Instruction: Count the lines of the material below that contain the string "farther", with uppercase and lowercase treated as different, and give only the number.

┌─ Items

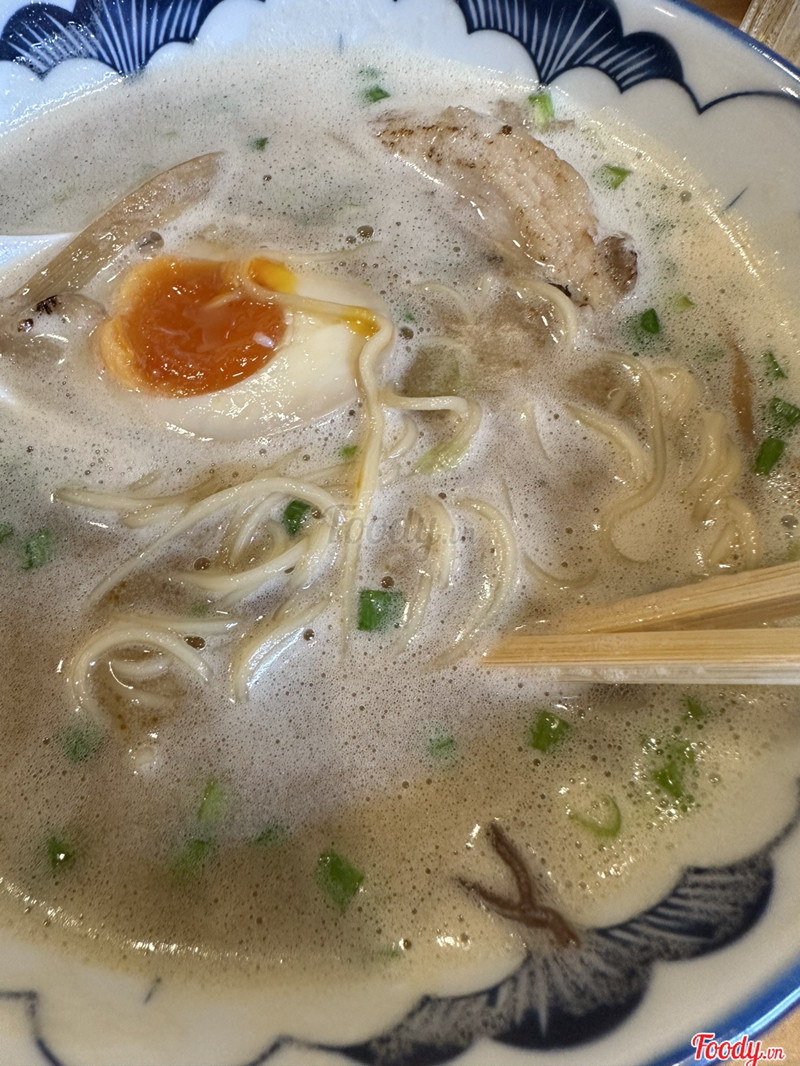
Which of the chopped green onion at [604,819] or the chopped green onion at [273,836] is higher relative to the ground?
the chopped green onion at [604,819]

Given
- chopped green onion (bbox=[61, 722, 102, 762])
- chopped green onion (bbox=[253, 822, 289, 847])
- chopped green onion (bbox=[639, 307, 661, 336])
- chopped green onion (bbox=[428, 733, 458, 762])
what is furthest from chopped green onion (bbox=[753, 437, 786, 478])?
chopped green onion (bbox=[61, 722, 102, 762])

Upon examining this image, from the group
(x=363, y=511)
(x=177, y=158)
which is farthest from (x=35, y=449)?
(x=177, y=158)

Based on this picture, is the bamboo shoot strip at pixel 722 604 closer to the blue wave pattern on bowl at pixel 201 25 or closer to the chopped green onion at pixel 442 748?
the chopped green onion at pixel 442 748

└─
┌─ Items

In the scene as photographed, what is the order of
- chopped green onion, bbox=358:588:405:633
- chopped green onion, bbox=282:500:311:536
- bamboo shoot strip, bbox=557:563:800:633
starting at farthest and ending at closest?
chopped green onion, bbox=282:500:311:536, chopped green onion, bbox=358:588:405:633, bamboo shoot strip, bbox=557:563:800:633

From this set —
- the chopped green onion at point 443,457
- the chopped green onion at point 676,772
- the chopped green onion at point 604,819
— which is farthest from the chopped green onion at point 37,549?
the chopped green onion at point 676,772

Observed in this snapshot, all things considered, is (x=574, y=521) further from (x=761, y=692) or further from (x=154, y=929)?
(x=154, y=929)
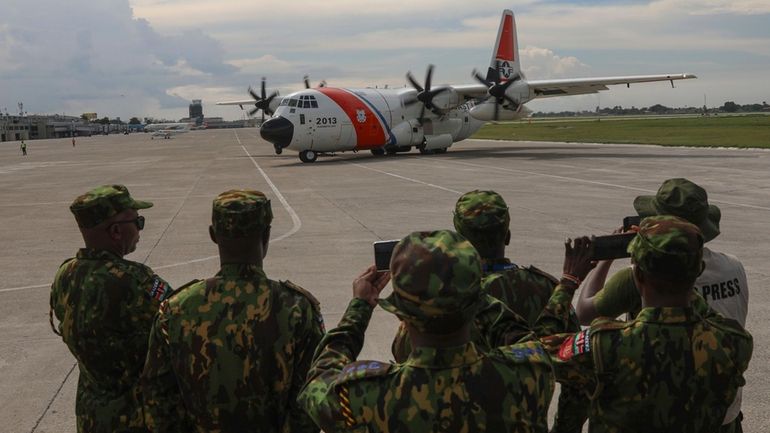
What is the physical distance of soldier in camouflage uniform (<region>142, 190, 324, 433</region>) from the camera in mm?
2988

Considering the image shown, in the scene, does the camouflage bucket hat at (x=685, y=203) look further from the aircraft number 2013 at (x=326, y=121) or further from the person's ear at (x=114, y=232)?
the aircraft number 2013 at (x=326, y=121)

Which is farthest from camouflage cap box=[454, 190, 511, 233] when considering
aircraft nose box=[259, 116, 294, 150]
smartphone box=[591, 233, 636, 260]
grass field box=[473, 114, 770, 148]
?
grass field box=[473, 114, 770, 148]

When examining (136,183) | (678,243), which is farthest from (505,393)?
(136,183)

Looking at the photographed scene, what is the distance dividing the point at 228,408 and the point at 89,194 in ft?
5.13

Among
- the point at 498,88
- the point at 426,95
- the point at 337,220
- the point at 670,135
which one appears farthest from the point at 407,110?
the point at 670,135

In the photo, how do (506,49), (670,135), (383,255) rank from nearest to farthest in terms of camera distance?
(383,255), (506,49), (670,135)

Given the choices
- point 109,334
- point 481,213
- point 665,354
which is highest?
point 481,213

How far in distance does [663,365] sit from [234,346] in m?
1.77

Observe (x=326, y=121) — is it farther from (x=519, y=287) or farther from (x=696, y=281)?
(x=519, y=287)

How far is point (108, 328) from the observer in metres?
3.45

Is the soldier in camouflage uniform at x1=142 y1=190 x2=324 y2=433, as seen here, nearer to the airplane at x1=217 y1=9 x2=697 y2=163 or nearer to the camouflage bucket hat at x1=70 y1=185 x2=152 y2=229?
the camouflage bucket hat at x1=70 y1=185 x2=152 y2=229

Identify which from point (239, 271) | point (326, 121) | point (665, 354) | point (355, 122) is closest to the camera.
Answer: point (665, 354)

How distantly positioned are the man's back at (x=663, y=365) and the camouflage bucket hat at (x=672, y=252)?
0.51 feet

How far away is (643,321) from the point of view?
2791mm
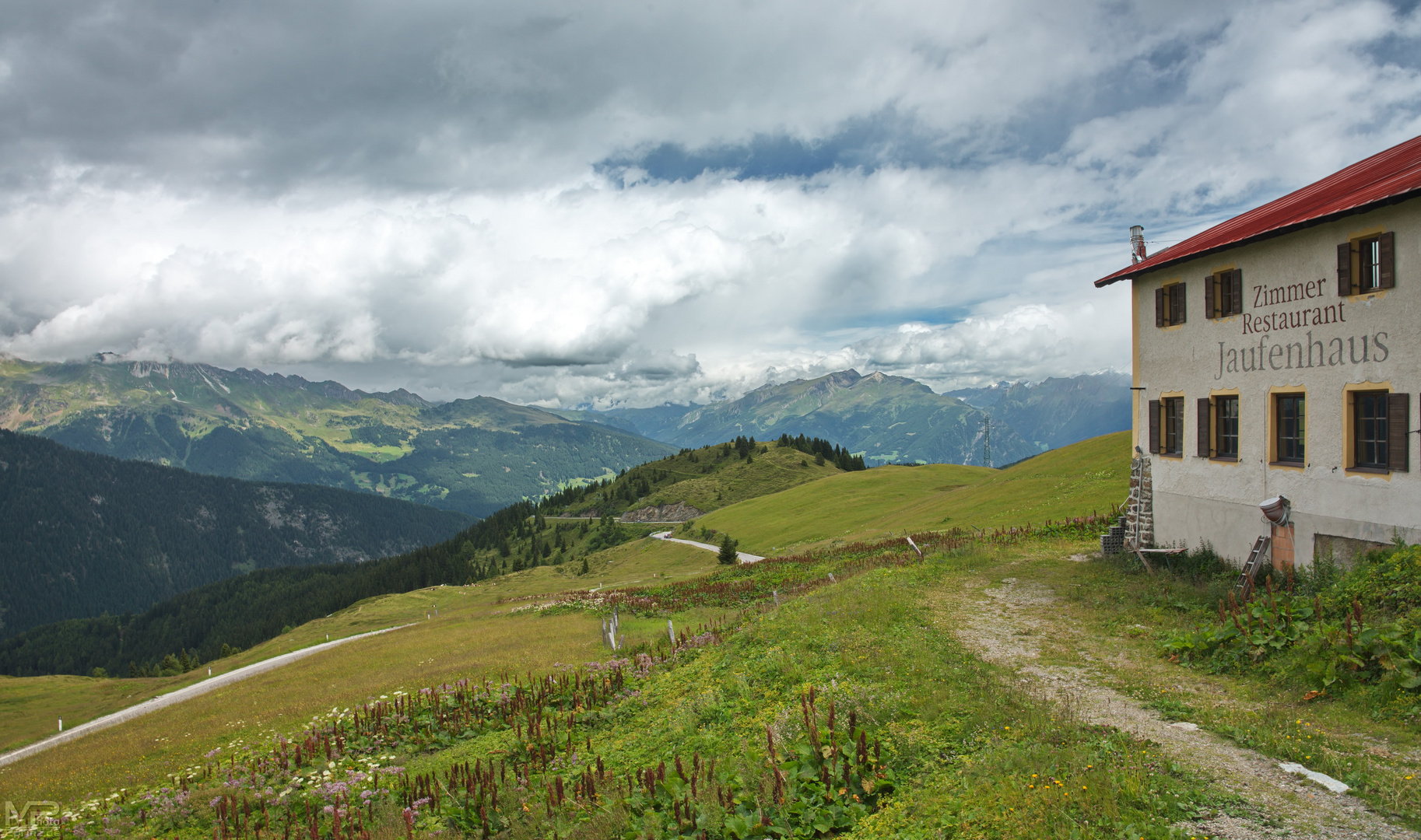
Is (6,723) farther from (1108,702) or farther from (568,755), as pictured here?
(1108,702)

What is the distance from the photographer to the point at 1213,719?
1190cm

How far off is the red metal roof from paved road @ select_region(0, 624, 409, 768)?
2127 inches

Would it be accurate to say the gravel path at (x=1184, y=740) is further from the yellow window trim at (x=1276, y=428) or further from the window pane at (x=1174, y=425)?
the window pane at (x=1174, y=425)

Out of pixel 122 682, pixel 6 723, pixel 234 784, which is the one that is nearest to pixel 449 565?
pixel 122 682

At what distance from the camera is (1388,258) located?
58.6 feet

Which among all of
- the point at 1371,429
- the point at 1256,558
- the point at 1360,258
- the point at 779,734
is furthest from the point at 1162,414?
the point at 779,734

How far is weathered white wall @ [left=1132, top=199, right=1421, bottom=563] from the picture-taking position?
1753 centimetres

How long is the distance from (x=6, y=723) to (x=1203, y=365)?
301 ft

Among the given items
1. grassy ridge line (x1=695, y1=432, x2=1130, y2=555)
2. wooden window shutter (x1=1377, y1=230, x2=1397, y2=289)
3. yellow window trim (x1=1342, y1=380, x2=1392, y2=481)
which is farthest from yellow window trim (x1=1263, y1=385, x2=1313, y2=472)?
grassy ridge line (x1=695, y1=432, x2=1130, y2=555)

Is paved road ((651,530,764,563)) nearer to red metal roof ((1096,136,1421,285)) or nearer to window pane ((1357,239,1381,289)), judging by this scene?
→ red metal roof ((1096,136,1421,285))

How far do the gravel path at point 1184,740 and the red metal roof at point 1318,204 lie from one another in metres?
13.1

└─
┌─ Items

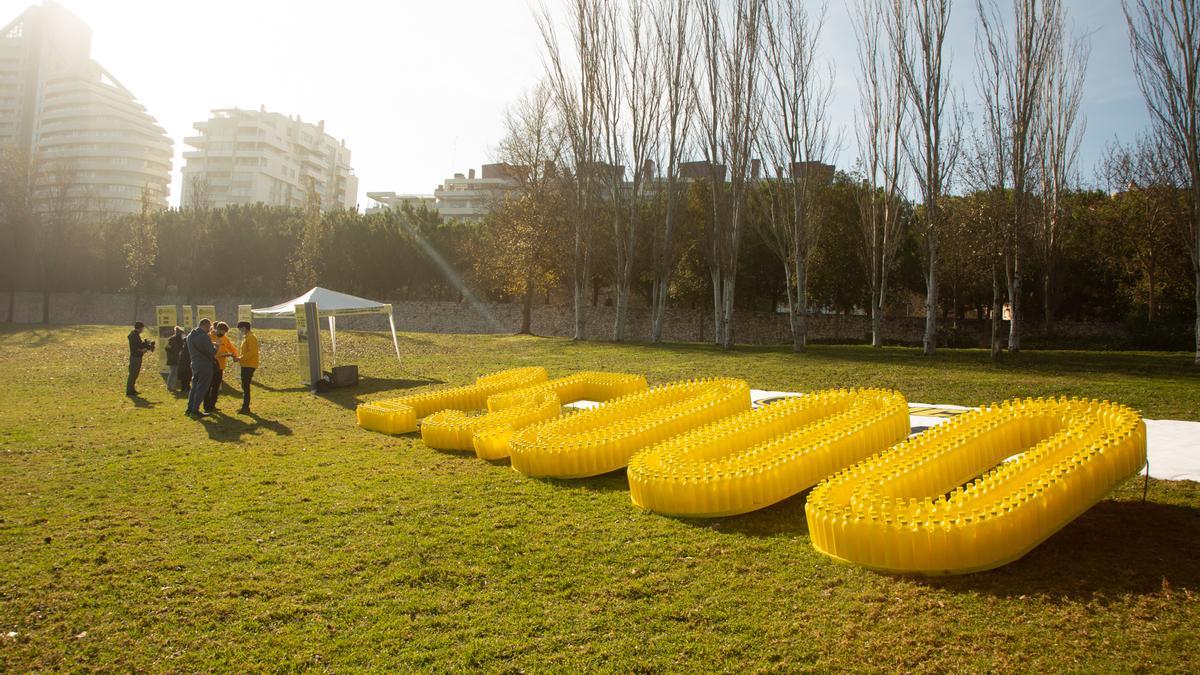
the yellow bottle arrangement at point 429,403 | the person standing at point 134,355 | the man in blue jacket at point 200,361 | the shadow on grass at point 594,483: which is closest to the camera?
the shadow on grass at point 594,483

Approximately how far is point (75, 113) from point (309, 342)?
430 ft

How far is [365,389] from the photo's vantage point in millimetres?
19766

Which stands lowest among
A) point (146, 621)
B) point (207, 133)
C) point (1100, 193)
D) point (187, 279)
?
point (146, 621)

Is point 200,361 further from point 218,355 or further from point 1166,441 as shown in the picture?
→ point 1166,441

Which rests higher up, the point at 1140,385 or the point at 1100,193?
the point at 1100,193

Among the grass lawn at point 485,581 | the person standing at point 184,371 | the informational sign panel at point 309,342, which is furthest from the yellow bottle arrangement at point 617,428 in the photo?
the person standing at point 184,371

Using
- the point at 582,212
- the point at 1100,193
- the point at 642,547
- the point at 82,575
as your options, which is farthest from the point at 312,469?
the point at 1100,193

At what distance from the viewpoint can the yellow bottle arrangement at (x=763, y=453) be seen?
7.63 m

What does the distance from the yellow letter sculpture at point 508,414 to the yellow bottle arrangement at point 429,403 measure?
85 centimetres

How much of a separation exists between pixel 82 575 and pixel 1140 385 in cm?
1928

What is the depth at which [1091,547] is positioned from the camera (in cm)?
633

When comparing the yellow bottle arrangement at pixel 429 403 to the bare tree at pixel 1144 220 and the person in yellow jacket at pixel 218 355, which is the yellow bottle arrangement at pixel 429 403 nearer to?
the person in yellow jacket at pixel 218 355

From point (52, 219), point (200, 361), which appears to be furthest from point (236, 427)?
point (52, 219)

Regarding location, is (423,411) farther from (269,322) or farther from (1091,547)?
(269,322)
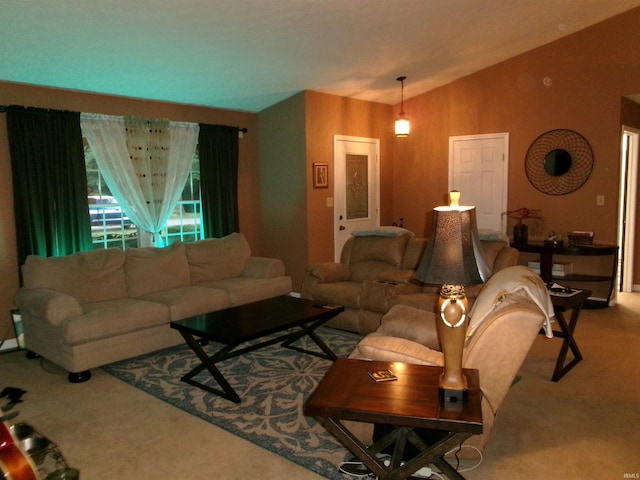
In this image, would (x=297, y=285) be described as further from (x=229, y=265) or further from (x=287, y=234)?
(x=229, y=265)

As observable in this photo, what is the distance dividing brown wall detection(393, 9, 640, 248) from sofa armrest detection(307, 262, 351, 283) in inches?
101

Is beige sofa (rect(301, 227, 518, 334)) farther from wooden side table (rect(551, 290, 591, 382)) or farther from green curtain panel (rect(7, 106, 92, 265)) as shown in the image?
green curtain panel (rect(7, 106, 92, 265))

└─

Completed task: 4